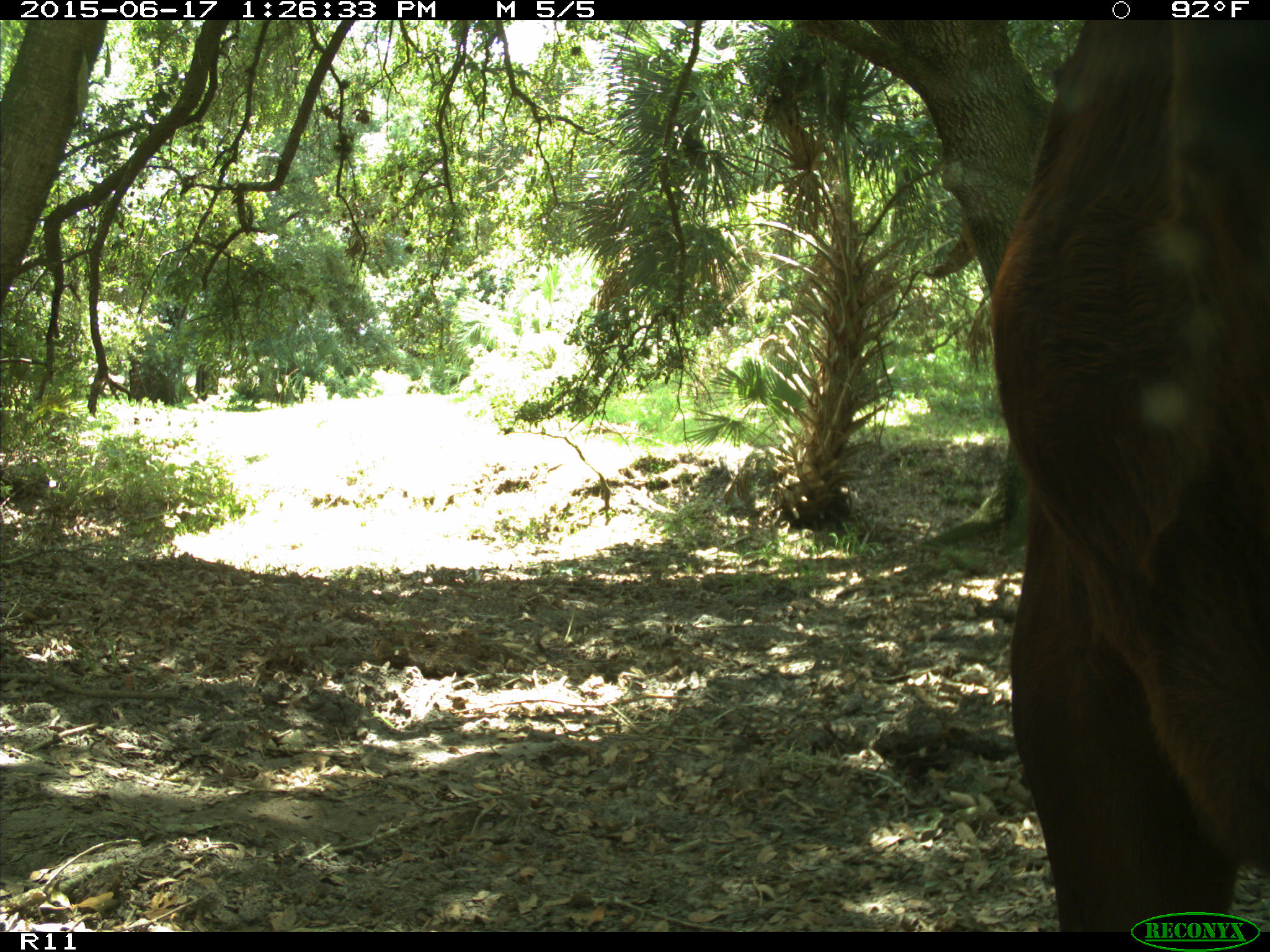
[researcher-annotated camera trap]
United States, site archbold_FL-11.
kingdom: Animalia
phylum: Chordata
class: Mammalia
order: Artiodactyla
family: Bovidae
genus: Bos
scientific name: Bos taurus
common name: domestic cow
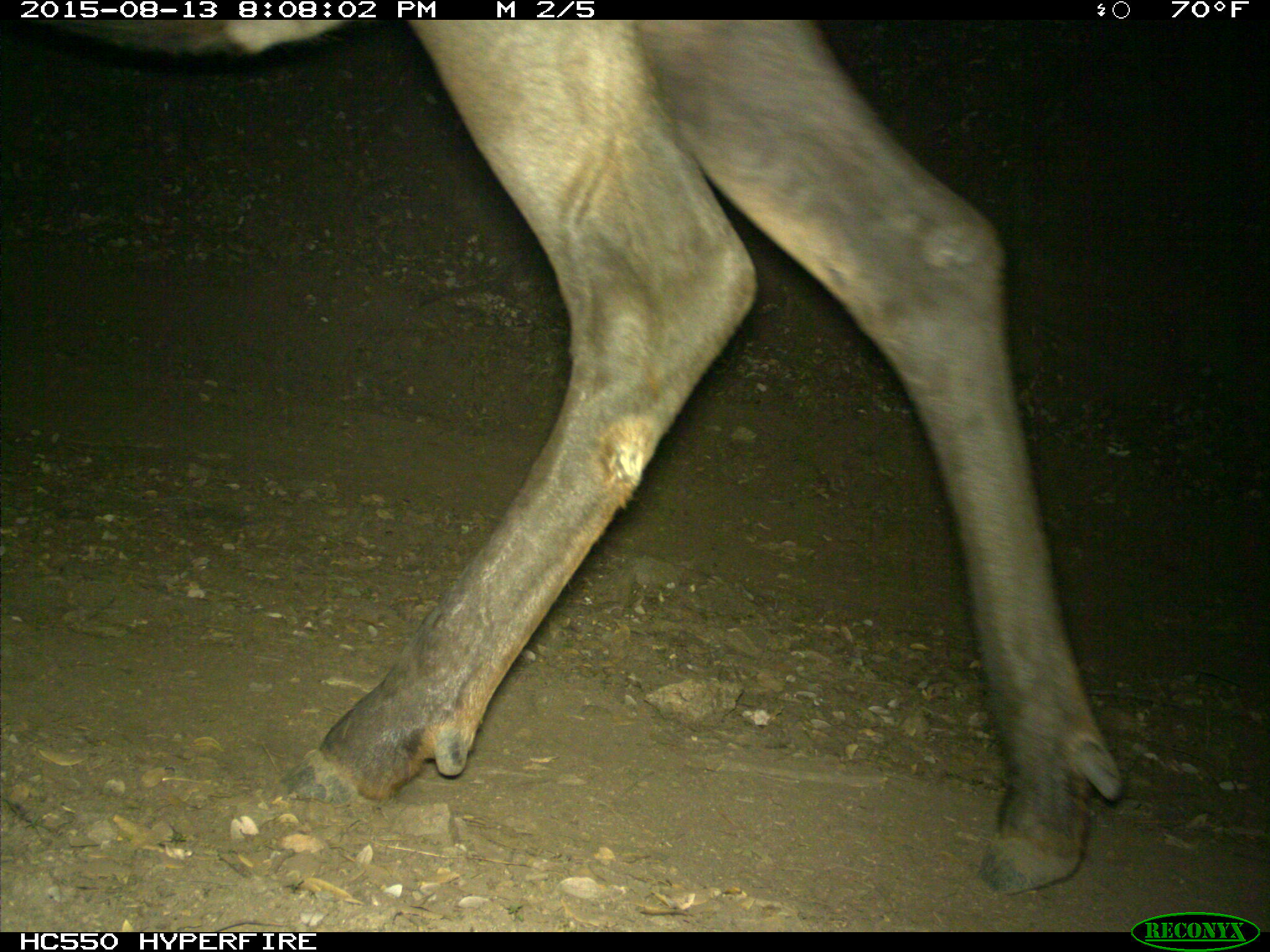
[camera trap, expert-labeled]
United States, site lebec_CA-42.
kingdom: Animalia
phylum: Chordata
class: Mammalia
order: Artiodactyla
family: Cervidae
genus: Cervus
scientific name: Cervus canadensis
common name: elk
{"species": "Cervus canadensis (elk)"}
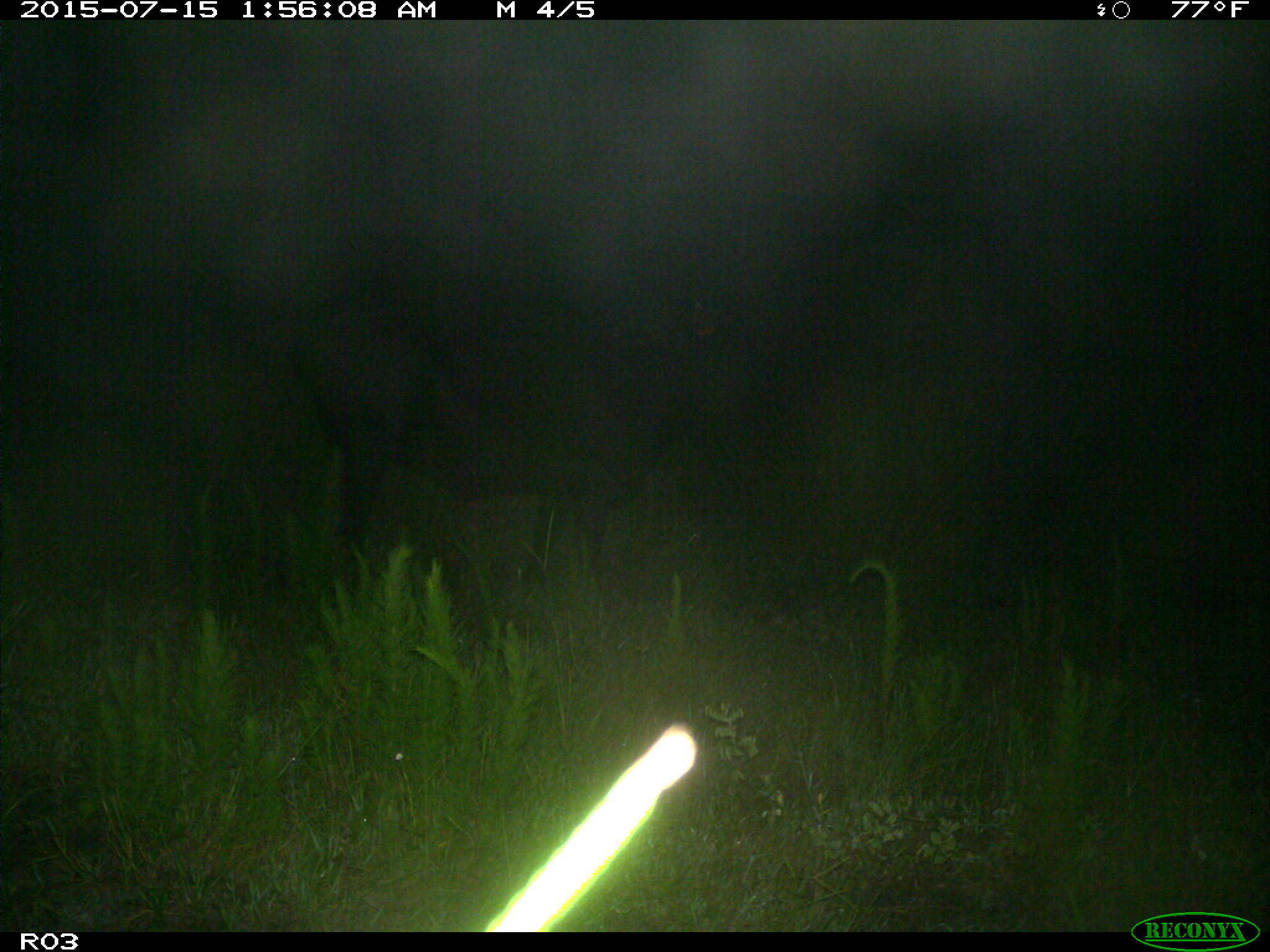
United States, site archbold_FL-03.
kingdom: Animalia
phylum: Chordata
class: Mammalia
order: Artiodactyla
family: Bovidae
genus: Bos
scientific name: Bos taurus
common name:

● **REQUIRED WORK**
Here the job is to repeat the entries verbatim while leaving all pictures out.

● **RESPONSE TO THE TASK**
[researcher-annotated camera trap]
United States, site archbold_FL-11.
kingdom: Animalia
phylum: Chordata
class: Mammalia
order: Artiodactyla
family: Bovidae
genus: Bos
scientific name: Bos taurus
common name: domestic cow
[camera trap, expert-labeled]
United States, site lebec_CA-42.
kingdom: Animalia
phylum: Chordata
class: Mammalia
order: Artiodactyla
family: Cervidae
genus: Cervus
scientific name: Cervus canadensis
common name: elk
{"species": "Cervus canadensis (elk)"}
United States, site archbold_FL-03.
kingdom: Animalia
phylum: Chordata
class: Mammalia
order: Artiodactyla
family: Bovidae
genus: Bos
scientific name: Bos taurus
common name:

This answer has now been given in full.